Due Monday, February 19th, 2018 at 11:59PM: Problems 1 and 2 from Chapter 4 of Shmueli
A large medical clinic would like to forecast daily patient visits for purposes of staffing.
Since data is only available for the month prior, then it would behoove the clinic administrator to utilize a model-based method. The reason for this is that because we have a short time series we are not able to rely on learning the patterns from the data, instead we are estimating parameters of it.
Data-driven methods will learn patterns from the data, requiring longer time series data to capture the highs and lows of the data as a way to understand what has occurred in the past.
First we must evaluate the data and work towards identifying whether the data provided is sufficient enough to act upon. Given the uncertainty, we would weight the hospital data equal to that of the clinic. We also need to ensure that the data provided by the hospital is avaialable at the time of prediction.
After which, the data from the nearby hospital may be used to identify where there is a correlation between the two data sets. For example, it may be used to identify whether there is a positive correlation — meaning, an increase in visits to the hospital corresponds to an increase in visits to the clinic. Perhaps when hospitals are busy and/or full then patients are more likely to visit the medical clinic instead. The opposite may also hold true, that with an influx in hospital visits the number of visits to the clinic declines.
Using a heuristic approach to forecasting patient visits for the upcoming week can prove to be a relatively quick and easier way of identifying the number of staff needed on-call for the clinic. However, this approach doesn’t account for any seasonality. By simply looking at the previous week, the clinic administrator may underestimate patient visits for … Take for example, St.Patrick’s Day. If the clinic administrator used the previous week’s visits to forecast this upcoming week then she may be grossly underestimating the number of staff on-call that day. The reason is that she is looking at the Saturday prior, but had she been able to compared to St.Patrick’s Days in the past then she could account for the 1,000% uptick in hospital visits (Note: the 1,000% percent lift in hospital visits on St.Patrick’s Day is assumed. However, based on experience, rather likely.)
Given the ongoing forecasting that is required to continuously staff the clinic week after week, automating the forecasting would greatly benefit the clinic. Automation is well suited to forecast patient visits throughout the year with little (or no) in-house expertise.
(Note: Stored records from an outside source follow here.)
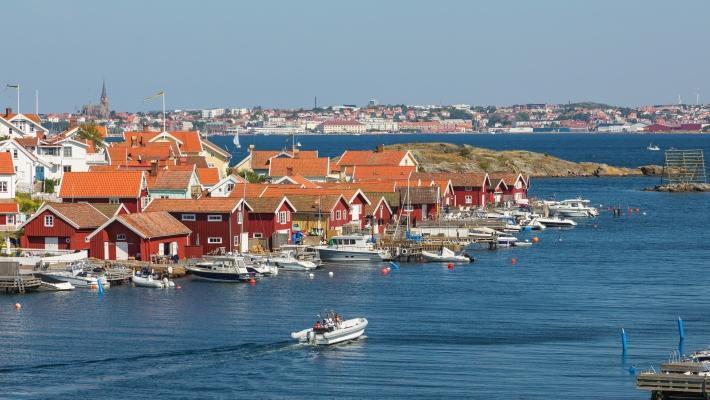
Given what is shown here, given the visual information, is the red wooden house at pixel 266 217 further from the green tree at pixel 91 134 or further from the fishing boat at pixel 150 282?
the green tree at pixel 91 134

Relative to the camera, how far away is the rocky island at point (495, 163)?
15250 cm

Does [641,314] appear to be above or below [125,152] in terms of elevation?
below

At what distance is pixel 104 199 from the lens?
241 ft

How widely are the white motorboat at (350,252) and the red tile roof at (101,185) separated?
10570mm

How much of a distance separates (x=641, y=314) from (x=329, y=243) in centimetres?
2447

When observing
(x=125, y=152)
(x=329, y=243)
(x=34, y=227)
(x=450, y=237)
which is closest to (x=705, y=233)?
(x=450, y=237)

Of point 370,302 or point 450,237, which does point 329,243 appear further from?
point 370,302

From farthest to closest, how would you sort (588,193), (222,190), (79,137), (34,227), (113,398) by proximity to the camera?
(588,193) < (79,137) < (222,190) < (34,227) < (113,398)

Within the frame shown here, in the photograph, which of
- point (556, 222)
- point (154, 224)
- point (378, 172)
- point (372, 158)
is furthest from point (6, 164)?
point (372, 158)

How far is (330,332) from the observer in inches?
1826

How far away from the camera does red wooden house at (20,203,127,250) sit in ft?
214

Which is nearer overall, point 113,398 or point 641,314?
point 113,398

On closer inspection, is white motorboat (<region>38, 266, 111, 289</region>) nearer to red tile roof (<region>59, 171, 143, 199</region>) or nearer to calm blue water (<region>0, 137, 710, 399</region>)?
calm blue water (<region>0, 137, 710, 399</region>)

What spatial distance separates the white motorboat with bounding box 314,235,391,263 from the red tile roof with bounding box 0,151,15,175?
59.1ft
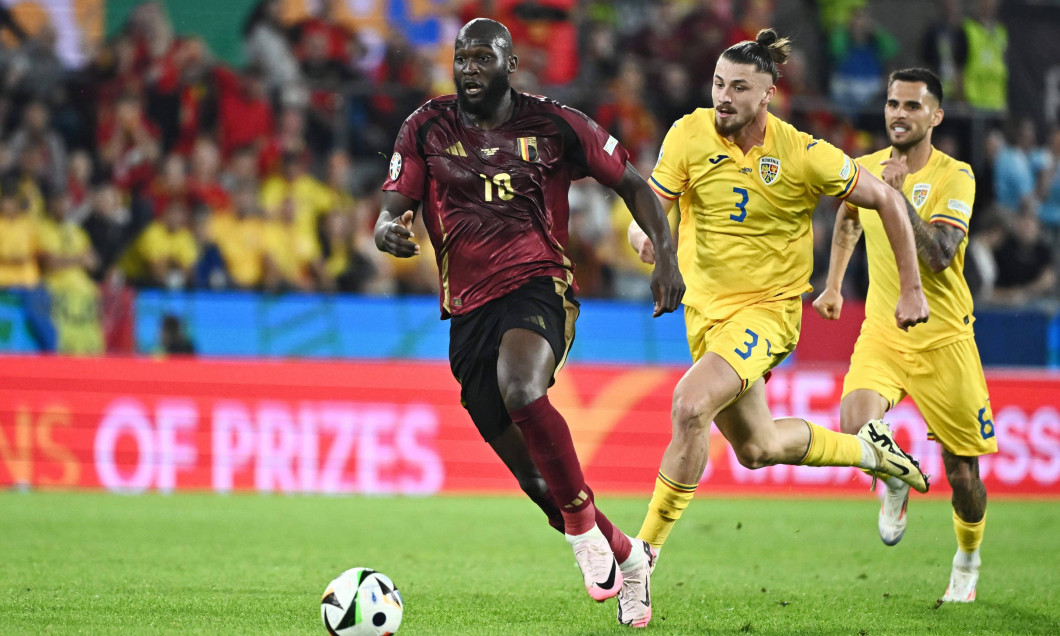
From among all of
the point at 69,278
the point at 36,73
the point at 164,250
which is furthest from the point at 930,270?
the point at 36,73

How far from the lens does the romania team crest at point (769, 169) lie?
20.3 ft

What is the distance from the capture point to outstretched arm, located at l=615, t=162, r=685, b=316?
17.7 feet

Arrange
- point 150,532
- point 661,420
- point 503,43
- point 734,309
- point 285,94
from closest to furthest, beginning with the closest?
point 503,43, point 734,309, point 150,532, point 661,420, point 285,94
However, because we are utilizing a model-based method of forecasting then we would need to continuously check to see whether our model is accurately forecasting the appropriate staff levels.
The first approach could use a weighted average to leverage the hospital data and compare it against the clinic data. By continuously evaluating the effectiveness of this model, adjustments in its weight may be made to further enhance it’s forecasting performance.
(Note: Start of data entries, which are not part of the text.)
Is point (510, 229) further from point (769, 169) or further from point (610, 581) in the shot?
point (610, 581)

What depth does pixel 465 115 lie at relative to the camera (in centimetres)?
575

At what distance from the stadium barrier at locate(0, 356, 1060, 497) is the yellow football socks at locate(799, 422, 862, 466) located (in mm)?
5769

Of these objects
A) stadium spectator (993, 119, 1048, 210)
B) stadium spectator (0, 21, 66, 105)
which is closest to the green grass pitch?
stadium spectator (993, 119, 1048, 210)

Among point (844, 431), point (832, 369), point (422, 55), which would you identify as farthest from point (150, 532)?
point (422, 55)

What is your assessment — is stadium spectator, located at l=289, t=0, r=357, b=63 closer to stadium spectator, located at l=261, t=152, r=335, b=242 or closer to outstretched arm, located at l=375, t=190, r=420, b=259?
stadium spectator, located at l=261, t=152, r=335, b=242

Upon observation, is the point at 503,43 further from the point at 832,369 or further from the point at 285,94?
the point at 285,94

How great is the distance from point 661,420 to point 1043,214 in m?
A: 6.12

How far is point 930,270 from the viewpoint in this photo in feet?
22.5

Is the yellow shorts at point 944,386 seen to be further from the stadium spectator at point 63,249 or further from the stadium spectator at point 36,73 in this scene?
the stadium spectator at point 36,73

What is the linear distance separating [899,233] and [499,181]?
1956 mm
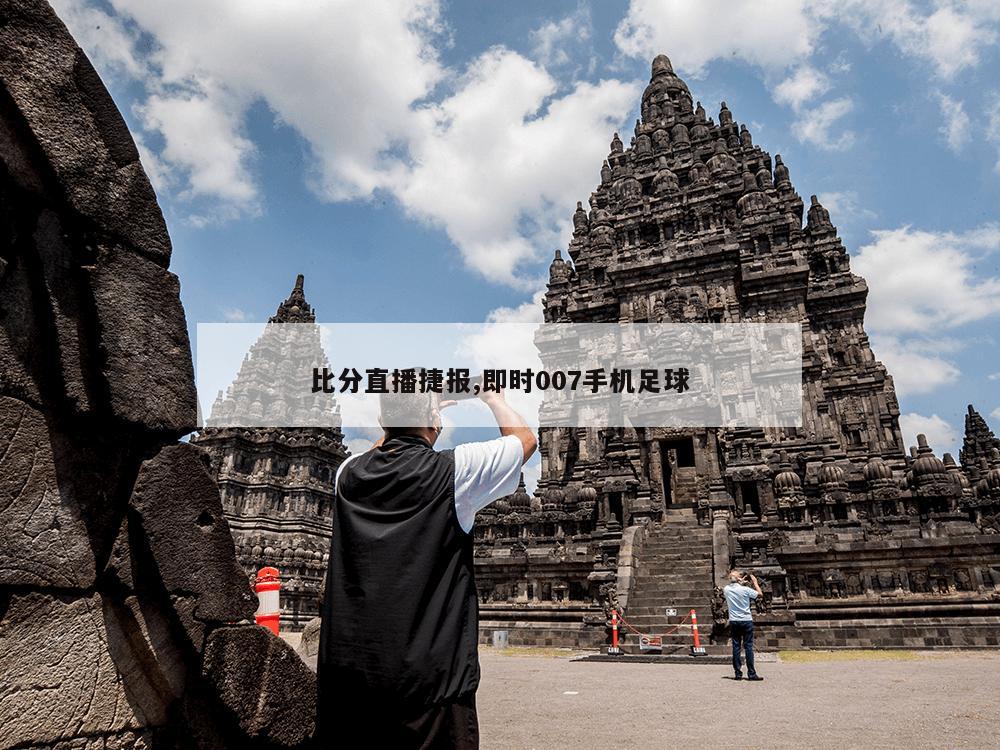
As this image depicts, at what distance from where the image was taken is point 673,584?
56.9 feet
The second approach would be to utilize additional data sources for the purpose of collecting patient visits. Perhaps the clinic administrator begins to incorporate seasonal weather temperatures to evaluate staff levels against. This may identify that in unexpectedly warmer temperatures, people may be inclined to rush outside and enjoy the sun. Then in that haste end up hurting themselves and require a visit to the clinic. The additional source would need to be weighted appropriately, it may be that at the offset it is based primarily on the staff’s experience or good domain knowledge.
The ability to scale up reneweable energy, and in particular wind power and speed, is dependent on the ability to forecast its short-term availability.
Persistence Method: Data-driven, the reason being that it uses the speed at time t to to predict future speed.
Physical Approach: Model-based, because it uses parameterizations based on the atmosphere.
Statistical Approach: Data-driven, based on measurement data patterns rather than a predefined mathematical model, this approach uses the difference between recent past wind speeds compared to the predicted speeds as a means to fine-tune the parameters.
Hybrid Approach: Combination, as it combines both physical and statistical approaches.
Persistence Method: Extrapolation, using its own historical values to predict future wind speeds.
Physical Approach: Causal modeling, as it utilizes atmospheric conditions to forecast wind speed.
Statistical Approach: Extrapolation, this approach calculates the difference between immediate past wind speeds with the predicted speeds.
Hybrid Approach: Combination, is based on combining the physical and statistical approaches or the combination of short term and medium-term models.
Combining approaches can be advantageous with the Hybrid Approach as it can prove to be more accurate and effective than using a single approach. The disadvantages of the Hybrid Approach are its costs, not only as a function of the time involved in producing and combining multiple approaches but also an increase in cost for an analyst’s experience and expertise in the varying methods. The Hybrid Approach also requires upfront alignment on the method and rules in which the forecasts are comnbined.